Rinsing and repeating

Apart from the tailored, set-piece heavy campaign missions, a lot of the individual hero quests feel same-ish. Go to a base, destroy a reactor/rescue some people, kill everyone and leave. Except for Kamala, nearly every other Avengers quest chain plays out like this. And with no tangible loot for the character, these seem unrewarding. Speaking of reward, we’ve addressed this in our beta impressions piece also, but having a game built around loot where the loot isn’t visible is a huuuuuuuuge bummer.

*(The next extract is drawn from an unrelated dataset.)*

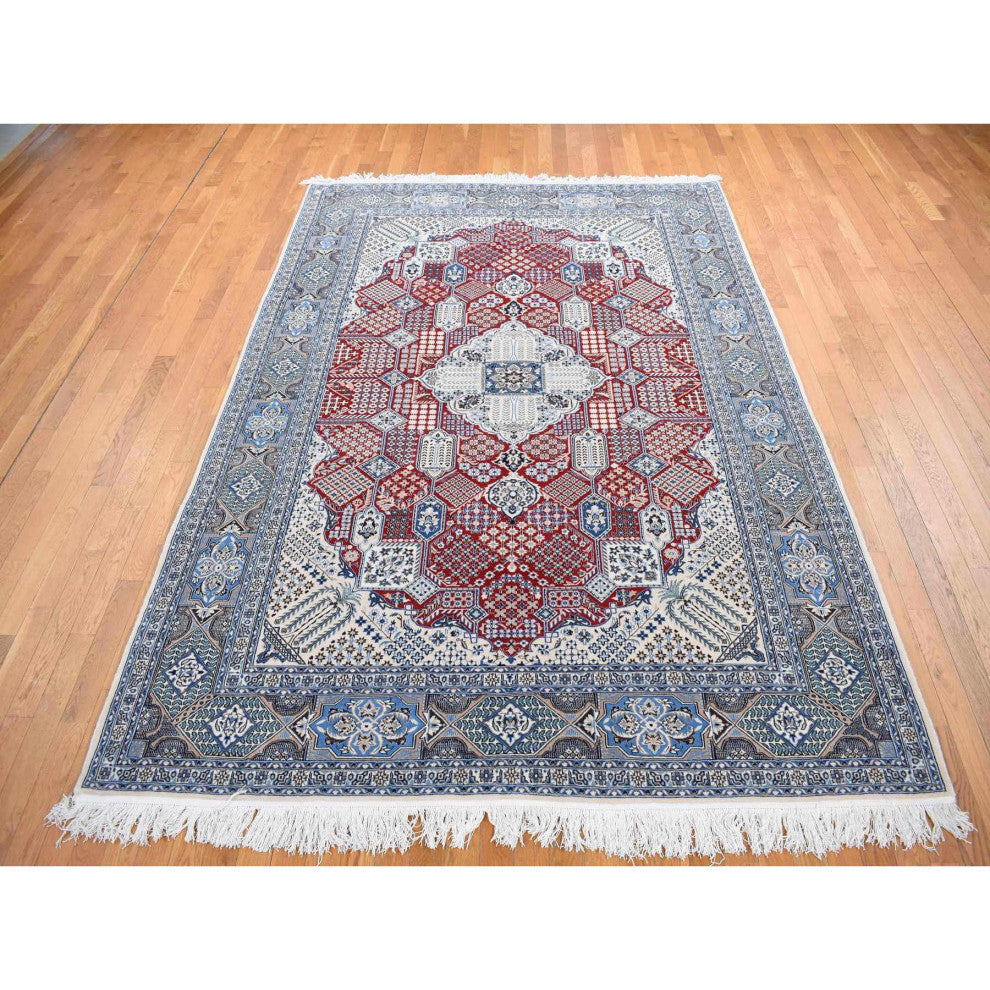 Red New Persian Nain Flower Rosettes Wool and Silk Hand Knotted Rug 7'3"x10'9"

The only thing I can do is swap one invisible upgrade for another to get a stat boost, and that’s not going to impress a lot of gamers who aren’t stat chasers. I know Marvel is super anal with the way their characters look, but think about how much you could customise your DC character in Injustice 2. I would have happily grinded these repetitive missions if I had the allure of better looking loot to deck my characters out with.

Bugs galore

The game’s performance starts fine with it being able to hold 30 FPS, but as you progress through missions, it’s all over the place. During certain missions – when there’s a lot going on screen, the game can even dip all the way down to single digits. Besides that performance hit, cut-scenes immediately after a loading screen also tend to stutter a lot, and at time the cut-scene audio doesn’t sync with the visuals.

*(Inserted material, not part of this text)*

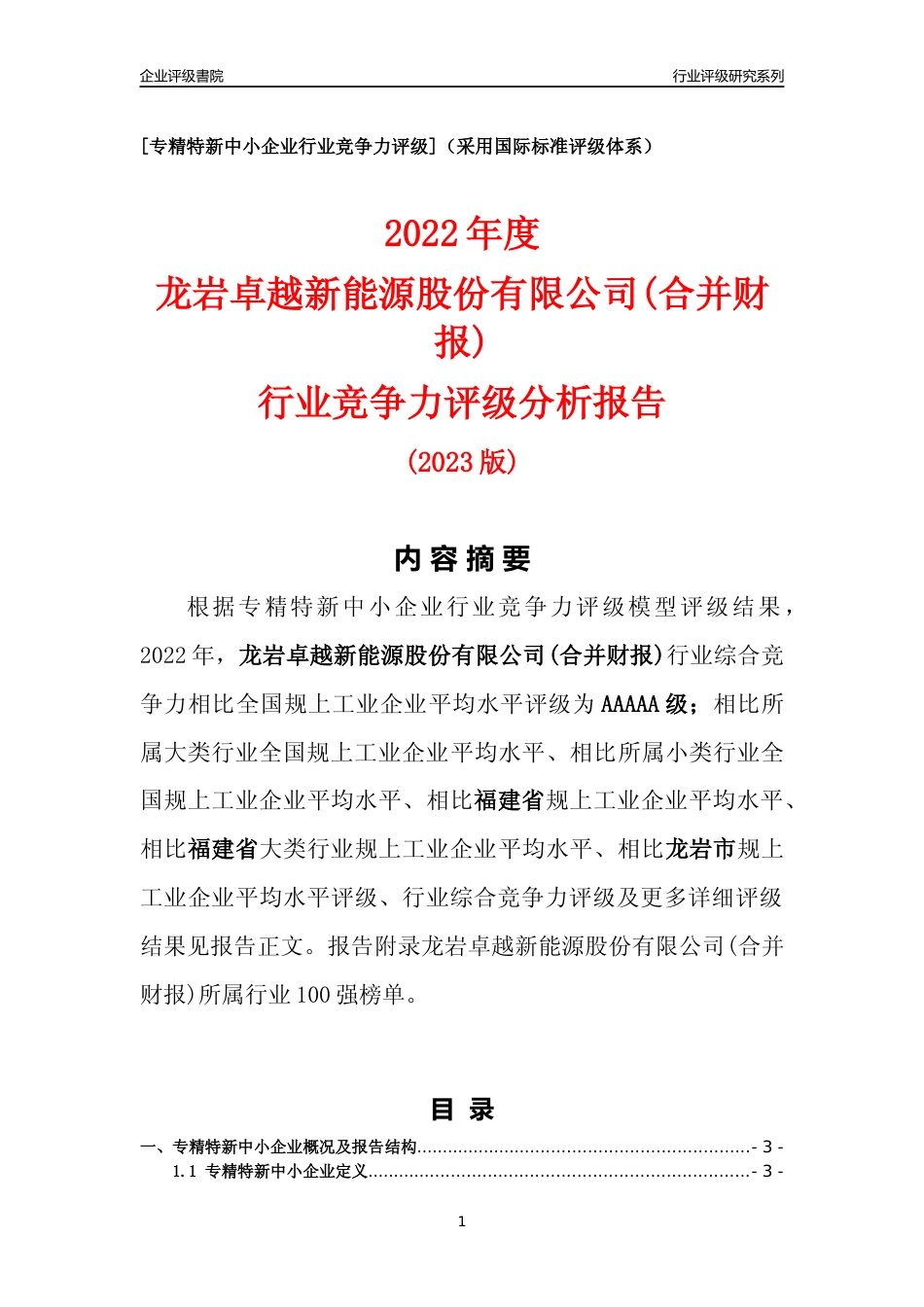 [专精特新]龙岩卓越新能源股份有限公司(合并财报)行业竞争力评级分析报告(2023版)_第1页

During one pivotal cut-scene, I even lost all audio – and subtitles and couldn’t figure out what was going on. I’ve also faced numerous bugs during gameplay where some characters just stop moving, or certain events don’t trigger so I have to restart a checkpoint. And one time, the game just randomly decided to blur everything around me, forcing me to play through a lengthy section all over again. And I’m not exaggerating but Avengers has the worst loading I’ve experienced in a while. Not only is the game plagued with loading screens for every single thing you do, but each one of them is painfully long.

At this point you’re probably thinking I didn’t like the game, and that’s the weird bit. I really enjoyed my time with this game – warts and all. A lot of the issues I have with Avengers can be rectified with a few patches, but till then, only pick this one up if you’re a diehard Marvel fan.